Western culture took deep root during the time of the Shah and even though it hasn’t been obvious in the climate of cultural revolution, it still exists. (The Communist Chinese regime underwent tremendous cultural repression under Mao Tse Tung and now western influences are found in all major Chinese cities. Things do change!)

Recently, women were arrested for demonstrating for their rights,
Iranian Women Are Arrested After Protests Outside Court

What is important to realize is that after the Iranian revolution, such a demonstration would have been impossible.

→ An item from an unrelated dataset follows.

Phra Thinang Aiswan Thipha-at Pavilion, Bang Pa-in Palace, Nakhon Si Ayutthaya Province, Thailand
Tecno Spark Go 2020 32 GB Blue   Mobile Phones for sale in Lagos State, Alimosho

Further, please take a look at an important report from Lara Secor of the New York Times in the January 28, 2007 magazine section entitled "Whose Iran" (It's quite long and a fee access item, so take the 14 day free trial to log in and read the piece in its entirety). But let me quote from its concluding paragraphs:

Iran is not a poor country. It is highly urbanized and modern, with a sizable middle class. Oil revenues, which Iran has in abundance, should be channeling plenty of hard currency into the state's coffers, and in fact the economy's overall rate of growth is healthy and rising. But as Parvin Alizadeh, an economist at London Metropolitan University, explained to me, what ultimately matters is how the state spends its influx of wealth. The Iranian government has tried to create jobs swiftly and pacify the people by spending the oil money on new government-run projects. But these projects are not only overmanned and inefficient, like much of the country's bloated and technologically backward public sector; they also increase the demand for consumer goods and services, driving up inflation.
Ahmadinejad has continued this trend. He has generated considerable personal good will in poorer communities, but hardly anyone I asked could honestly say that their lives had gotten better during his presidency. He fought to lower interest rates, which drove up lending, leading to inflation and capital flight. The government cannot risk infuriating the public with the austerity measures that would be required in order to solve its deep-rooted economic problems. But as long as its short-term fixes continue to fail, the government will go on being unpopular. The last two presidents have lost their constituencies over this issue. And so officials seek to distract people from their economic woes with ideological posturing and anti-Western rhetoric. Not only has this lost its cachet with much of the Iranian public, it also serves to compound Iran's economic problems by blackening its image abroad. ''Iran has not sorted out its basic problem, which is to be accepted in the international community as a respectable government,'' Alizadeh said. ''Investors do not take it seriously. This is a political crisis, not an economic crisis.''
For a Western traveler in Iran these days, it is hard to avoid a feeling of cognitive dissonance. From a distance, the Islamic republic appears to be at its zenith. But from the street level, Iran's grand revolutionary experiment is beset with fragility. The state is in a sense defined by its contradictions, both constitutional and economic. It cannot be truly stable until it resolves them, and yet if it tries to do so, it may not survive.